**SUPPLIED MATERIAL**
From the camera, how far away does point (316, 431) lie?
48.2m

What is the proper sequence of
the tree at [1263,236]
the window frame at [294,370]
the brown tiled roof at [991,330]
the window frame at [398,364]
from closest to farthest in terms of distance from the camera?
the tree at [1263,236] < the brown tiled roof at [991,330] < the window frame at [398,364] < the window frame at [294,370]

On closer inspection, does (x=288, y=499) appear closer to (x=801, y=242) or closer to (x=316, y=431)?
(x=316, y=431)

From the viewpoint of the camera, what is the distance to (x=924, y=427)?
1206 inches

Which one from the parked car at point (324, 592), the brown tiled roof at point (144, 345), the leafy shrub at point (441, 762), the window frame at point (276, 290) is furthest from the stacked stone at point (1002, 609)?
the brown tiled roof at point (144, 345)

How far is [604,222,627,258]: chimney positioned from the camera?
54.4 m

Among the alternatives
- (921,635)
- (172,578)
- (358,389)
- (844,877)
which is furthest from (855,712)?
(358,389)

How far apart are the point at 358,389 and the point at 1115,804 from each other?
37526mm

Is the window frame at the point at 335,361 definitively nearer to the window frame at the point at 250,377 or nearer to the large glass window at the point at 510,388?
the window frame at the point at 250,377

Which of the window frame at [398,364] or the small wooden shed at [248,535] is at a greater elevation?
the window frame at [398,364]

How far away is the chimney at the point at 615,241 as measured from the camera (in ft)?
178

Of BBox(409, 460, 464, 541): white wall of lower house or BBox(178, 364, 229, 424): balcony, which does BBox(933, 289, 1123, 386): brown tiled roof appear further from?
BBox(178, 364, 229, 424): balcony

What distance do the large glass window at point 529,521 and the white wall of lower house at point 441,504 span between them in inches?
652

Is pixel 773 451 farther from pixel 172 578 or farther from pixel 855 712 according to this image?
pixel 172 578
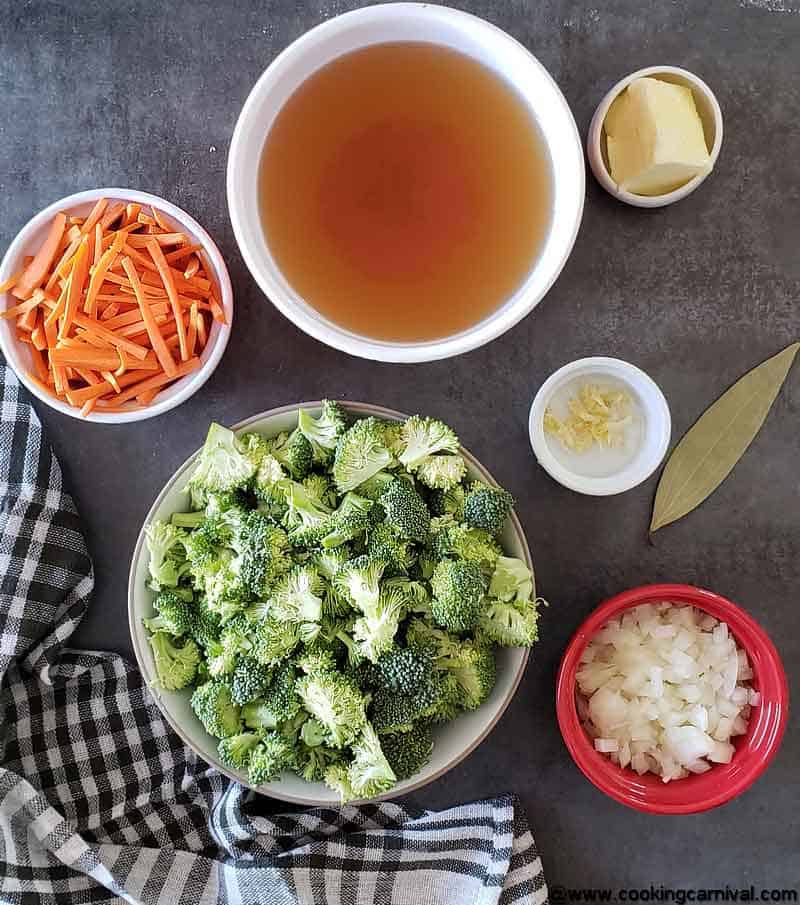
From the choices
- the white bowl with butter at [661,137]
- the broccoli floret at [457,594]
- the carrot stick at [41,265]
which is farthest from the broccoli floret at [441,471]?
the carrot stick at [41,265]

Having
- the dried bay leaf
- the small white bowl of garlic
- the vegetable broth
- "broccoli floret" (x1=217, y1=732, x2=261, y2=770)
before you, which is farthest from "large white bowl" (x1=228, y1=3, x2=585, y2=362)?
"broccoli floret" (x1=217, y1=732, x2=261, y2=770)

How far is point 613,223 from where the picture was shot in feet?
5.43

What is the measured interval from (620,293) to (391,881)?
1124 millimetres

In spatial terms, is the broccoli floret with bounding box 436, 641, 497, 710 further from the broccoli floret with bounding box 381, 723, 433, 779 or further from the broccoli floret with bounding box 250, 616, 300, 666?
the broccoli floret with bounding box 250, 616, 300, 666

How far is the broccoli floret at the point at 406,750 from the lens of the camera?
1.37 metres

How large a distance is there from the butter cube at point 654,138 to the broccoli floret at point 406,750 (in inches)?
38.2

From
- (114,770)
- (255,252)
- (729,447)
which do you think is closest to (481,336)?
(255,252)

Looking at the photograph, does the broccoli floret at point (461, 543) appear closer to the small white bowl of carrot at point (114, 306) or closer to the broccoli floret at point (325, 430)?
the broccoli floret at point (325, 430)

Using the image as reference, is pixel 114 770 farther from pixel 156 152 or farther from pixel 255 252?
pixel 156 152

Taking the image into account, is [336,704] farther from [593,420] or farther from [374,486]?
[593,420]

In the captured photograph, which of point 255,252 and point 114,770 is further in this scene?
point 114,770

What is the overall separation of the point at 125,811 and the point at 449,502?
843 mm

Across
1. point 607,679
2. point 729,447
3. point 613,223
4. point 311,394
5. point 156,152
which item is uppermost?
point 156,152

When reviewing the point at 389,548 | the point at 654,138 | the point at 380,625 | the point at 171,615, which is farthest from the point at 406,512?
the point at 654,138
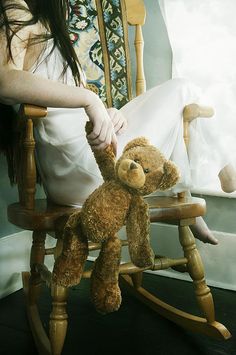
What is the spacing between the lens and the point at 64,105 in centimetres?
74

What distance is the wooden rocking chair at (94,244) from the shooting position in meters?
0.80

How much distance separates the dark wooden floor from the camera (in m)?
0.95

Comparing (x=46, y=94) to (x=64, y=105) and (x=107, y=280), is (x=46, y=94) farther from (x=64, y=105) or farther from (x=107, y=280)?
(x=107, y=280)

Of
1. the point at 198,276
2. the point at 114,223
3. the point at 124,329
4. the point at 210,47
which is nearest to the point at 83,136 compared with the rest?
the point at 114,223

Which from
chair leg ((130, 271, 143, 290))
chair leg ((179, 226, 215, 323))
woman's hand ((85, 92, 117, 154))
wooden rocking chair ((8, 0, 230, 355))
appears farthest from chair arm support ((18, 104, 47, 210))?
chair leg ((130, 271, 143, 290))

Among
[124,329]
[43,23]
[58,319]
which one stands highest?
[43,23]

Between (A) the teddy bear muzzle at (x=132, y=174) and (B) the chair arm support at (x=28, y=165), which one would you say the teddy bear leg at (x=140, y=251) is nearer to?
(A) the teddy bear muzzle at (x=132, y=174)

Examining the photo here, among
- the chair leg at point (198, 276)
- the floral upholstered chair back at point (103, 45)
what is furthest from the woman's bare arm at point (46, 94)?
the floral upholstered chair back at point (103, 45)

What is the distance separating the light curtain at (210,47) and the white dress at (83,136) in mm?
359

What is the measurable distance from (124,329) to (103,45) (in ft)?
2.77

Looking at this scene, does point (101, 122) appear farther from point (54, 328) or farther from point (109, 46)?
point (109, 46)

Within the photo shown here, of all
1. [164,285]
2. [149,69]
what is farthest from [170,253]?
[149,69]

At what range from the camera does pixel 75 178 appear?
824 millimetres

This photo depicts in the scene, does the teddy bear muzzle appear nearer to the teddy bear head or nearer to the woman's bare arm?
the teddy bear head
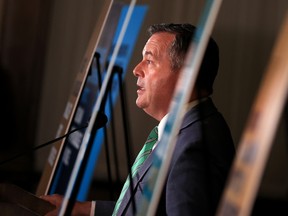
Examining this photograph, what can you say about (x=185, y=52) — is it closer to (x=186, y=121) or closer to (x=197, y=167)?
(x=186, y=121)

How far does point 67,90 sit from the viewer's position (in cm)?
448

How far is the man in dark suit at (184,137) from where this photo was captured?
119 cm

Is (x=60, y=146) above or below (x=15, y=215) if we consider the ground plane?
above

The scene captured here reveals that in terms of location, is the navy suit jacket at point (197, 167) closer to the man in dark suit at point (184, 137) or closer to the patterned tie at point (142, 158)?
the man in dark suit at point (184, 137)

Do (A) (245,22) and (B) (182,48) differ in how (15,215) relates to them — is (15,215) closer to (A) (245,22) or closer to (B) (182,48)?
(B) (182,48)

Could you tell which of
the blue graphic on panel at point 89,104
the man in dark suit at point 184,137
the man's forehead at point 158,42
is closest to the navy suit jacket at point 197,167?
the man in dark suit at point 184,137

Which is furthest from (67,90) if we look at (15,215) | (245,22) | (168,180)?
(168,180)

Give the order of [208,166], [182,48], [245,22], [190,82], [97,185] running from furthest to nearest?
[97,185], [245,22], [182,48], [208,166], [190,82]

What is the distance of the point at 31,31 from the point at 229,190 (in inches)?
154

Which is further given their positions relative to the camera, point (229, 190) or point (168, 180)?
point (168, 180)

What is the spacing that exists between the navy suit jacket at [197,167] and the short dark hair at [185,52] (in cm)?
8

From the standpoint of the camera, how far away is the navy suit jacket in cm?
118

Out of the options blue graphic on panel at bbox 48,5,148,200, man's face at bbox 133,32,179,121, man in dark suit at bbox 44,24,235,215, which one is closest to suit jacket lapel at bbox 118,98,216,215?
man in dark suit at bbox 44,24,235,215

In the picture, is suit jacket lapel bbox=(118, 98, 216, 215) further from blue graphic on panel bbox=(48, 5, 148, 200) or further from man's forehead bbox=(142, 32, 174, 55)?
blue graphic on panel bbox=(48, 5, 148, 200)
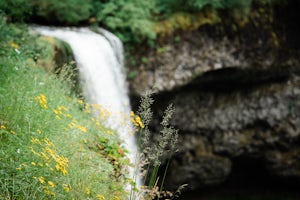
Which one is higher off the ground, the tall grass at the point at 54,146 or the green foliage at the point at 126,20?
the green foliage at the point at 126,20

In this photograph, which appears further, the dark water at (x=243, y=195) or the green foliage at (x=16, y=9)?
the dark water at (x=243, y=195)

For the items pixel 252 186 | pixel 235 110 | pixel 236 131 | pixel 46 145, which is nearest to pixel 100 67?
pixel 46 145

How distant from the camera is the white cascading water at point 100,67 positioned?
6582mm

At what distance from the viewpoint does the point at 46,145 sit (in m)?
3.03

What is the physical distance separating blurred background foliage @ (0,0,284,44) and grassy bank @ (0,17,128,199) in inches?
110

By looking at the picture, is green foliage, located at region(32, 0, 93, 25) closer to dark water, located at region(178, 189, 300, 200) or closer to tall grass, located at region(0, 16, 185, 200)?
tall grass, located at region(0, 16, 185, 200)

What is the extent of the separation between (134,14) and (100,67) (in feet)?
7.24

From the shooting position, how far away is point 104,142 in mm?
4117

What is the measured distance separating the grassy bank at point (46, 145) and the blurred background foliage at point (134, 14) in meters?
2.79

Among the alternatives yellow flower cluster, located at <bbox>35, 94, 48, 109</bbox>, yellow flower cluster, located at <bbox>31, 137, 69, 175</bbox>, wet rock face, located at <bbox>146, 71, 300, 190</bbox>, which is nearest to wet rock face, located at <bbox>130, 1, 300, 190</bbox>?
wet rock face, located at <bbox>146, 71, 300, 190</bbox>

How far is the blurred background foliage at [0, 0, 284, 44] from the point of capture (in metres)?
7.82

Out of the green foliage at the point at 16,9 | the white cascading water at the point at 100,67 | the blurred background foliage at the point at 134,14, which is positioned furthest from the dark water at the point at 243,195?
the green foliage at the point at 16,9

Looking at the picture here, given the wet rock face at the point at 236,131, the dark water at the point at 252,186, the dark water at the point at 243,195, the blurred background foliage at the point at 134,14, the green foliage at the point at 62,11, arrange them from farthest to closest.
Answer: the dark water at the point at 252,186 → the dark water at the point at 243,195 → the wet rock face at the point at 236,131 → the blurred background foliage at the point at 134,14 → the green foliage at the point at 62,11

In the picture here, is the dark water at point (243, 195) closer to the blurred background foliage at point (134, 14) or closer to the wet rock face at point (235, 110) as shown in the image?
the wet rock face at point (235, 110)
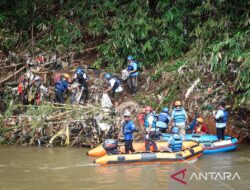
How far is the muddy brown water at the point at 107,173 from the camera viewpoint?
11266 millimetres

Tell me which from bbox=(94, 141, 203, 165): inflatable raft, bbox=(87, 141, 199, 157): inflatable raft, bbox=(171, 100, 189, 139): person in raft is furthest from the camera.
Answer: bbox=(171, 100, 189, 139): person in raft

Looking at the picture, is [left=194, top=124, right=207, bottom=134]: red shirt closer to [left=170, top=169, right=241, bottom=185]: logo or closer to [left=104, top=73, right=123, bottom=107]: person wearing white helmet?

**STATED TASK**
Collect every line above that contains the word "bear", copying each one in full. Case matters.

**EXERCISE RESULT**
Between (A) the teddy bear muzzle at (x=132, y=174) and (B) the chair arm support at (x=28, y=165), which one would you say the teddy bear leg at (x=140, y=251) is nearer to?
(A) the teddy bear muzzle at (x=132, y=174)
This photo depicts in the scene, does the teddy bear muzzle appear nearer to the teddy bear head or nearer to the woman's bare arm?
the teddy bear head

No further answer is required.